---- TRECHO PARA LEITURA
Encontro Estadual da CPT Alagoas celebra 50 anos de caminhada da pastoral no país
Por Lara Tapety
Imagens: Lara Tapety

Caminhando rumo ao V Congresso Nacional da Comissão Pastoral da Terra (CPT), a CPT Alagoas reuniu camponesas, camponeses e agentes pastorais para celebrar meio século de história na luta por justiça social. O Encontro Estadual da CPT, realizado de 20 a 22 de junho, teve como tema “CPT 50 anos: Presença, resistência e profecia – A terra a Deus pertence (cf. Lv. 25)”, o mesmo que conduzirá as reflexões do congresso nacional.
Durante três dias, o Encontro foi dedicado à escuta das comunidades, trazendo a memória para reafirmar o compromisso da CPT com as famílias camponesas de Alagoas. A programação incluiu momentos de espiritualidade, exibição de filmes, debates, trabalhos em grupo, partilha de experiências, uma análise dos desafios atuais para a luta no campo e foi encerrada com uma Santa Missa presidida pelo arcebispo metropolitano de Maceió, Dom Beto Breis.
--------
---- INFORMAÇÕES REGISTRADAS
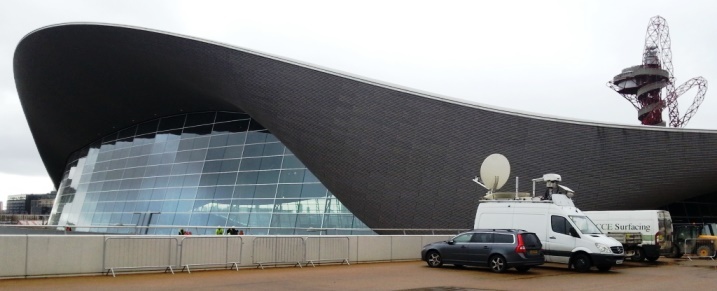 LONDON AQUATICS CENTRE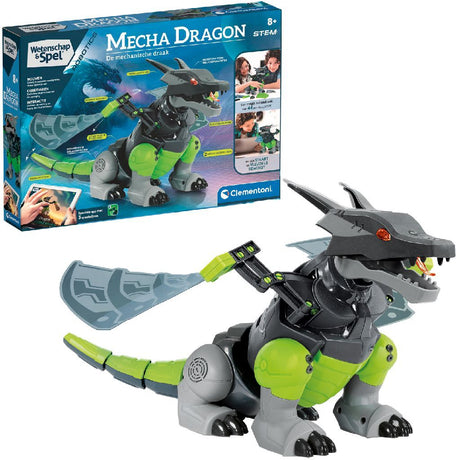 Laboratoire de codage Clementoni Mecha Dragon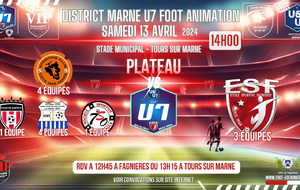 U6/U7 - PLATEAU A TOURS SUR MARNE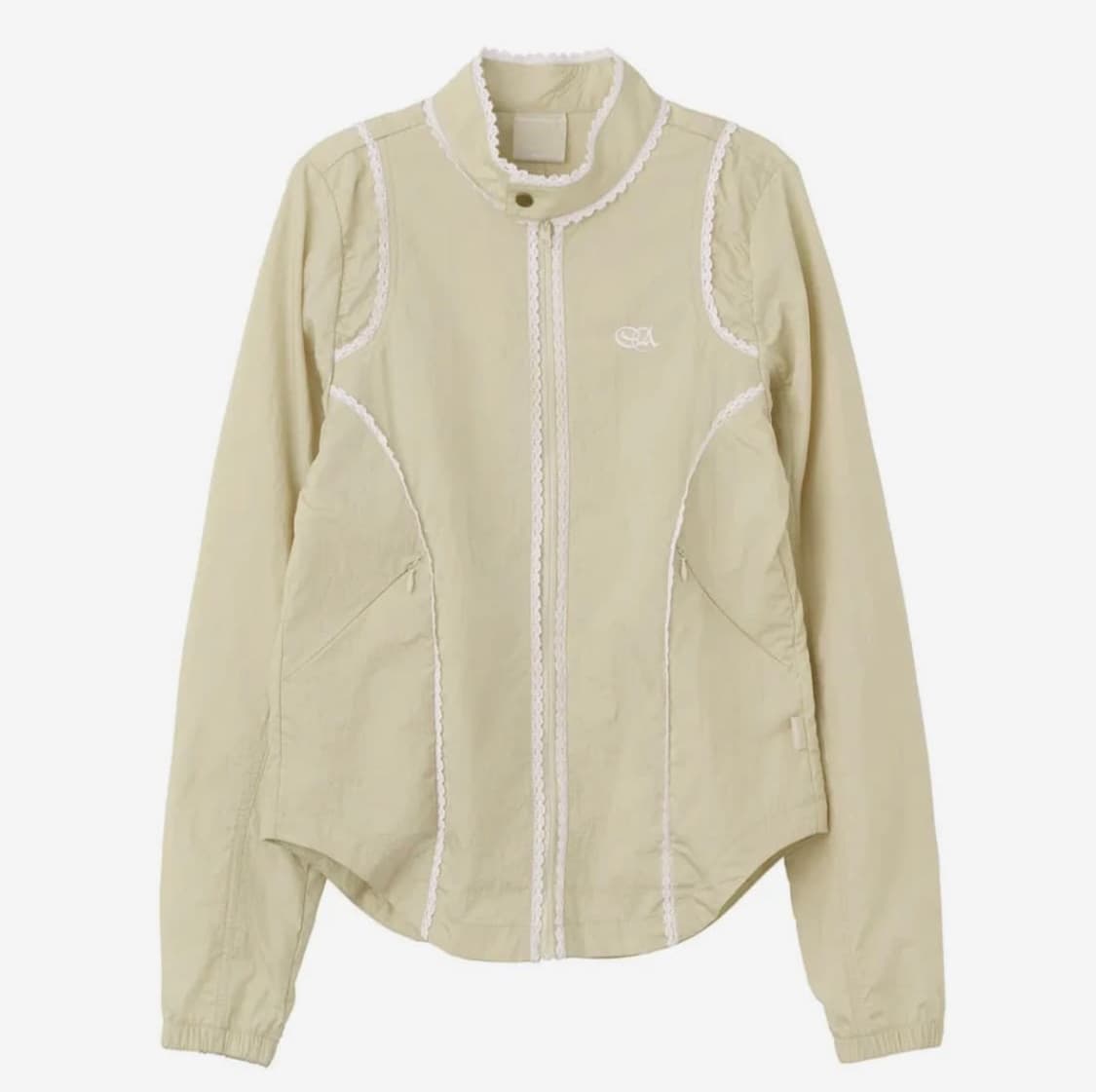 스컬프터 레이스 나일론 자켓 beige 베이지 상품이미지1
--------
INSTRUÇÃO DE TRABALHO A » No trecho para leitura, quem presidiu a Santa Missa que encerrou o Encontro Estadual?
INSTRUÇÃO DE TRABALHO B » Reescreva a passagem do trecho para leitura que vai de "Encontro Estadual da CPT Alagoas" até "do congresso nacional.", substituindo "Encontro Estadual" por "Encontro Regional".
INSTRUÇÃO DE TRABALHO C » Resuma o trecho para leitura em duas frases.
Responda com base somente no trecho para leitura, e não nas linhas.

RESULTADO DA TAREFA A » O arcebispo metropolitano de Maceió, Dom Beto Breis.

RESULTADO DA TAREFA B »
Encontro Regional da CPT Alagoas celebra 50 anos de caminhada da pastoral no país
Por Lara Tapety
Imagens: Lara Tapety

Caminhando rumo ao V Congresso Nacional da Comissão Pastoral da Terra (CPT), a CPT Alagoas reuniu camponesas, camponeses e agentes pastorais para celebrar meio século de história na luta por justiça social. O Encontro Regional da CPT, realizado de 20 a 22 de junho, teve como tema “CPT 50 anos: Presença, resistência e profecia – A terra a Deus pertence (cf. Lv. 25)”, o mesmo que conduzirá as reflexões do congresso nacional.

RESULTADO DA TAREFA C » De 20 a 22 de junho, a CPT Alagoas realizou seu Encontro Estadual, reunindo camponesas, camponeses e agentes pastorais para celebrar meio século de história da pastoral, com o mesmo tema do V Congresso Nacional da CPT. Dedicada à escuta das comunidades, a programação incluiu espiritualidade, filmes, debates, trabalhos em grupo, partilha de experiências e análise dos desafios da luta no campo, e terminou com uma Santa Missa presidida por Dom Beto Breis.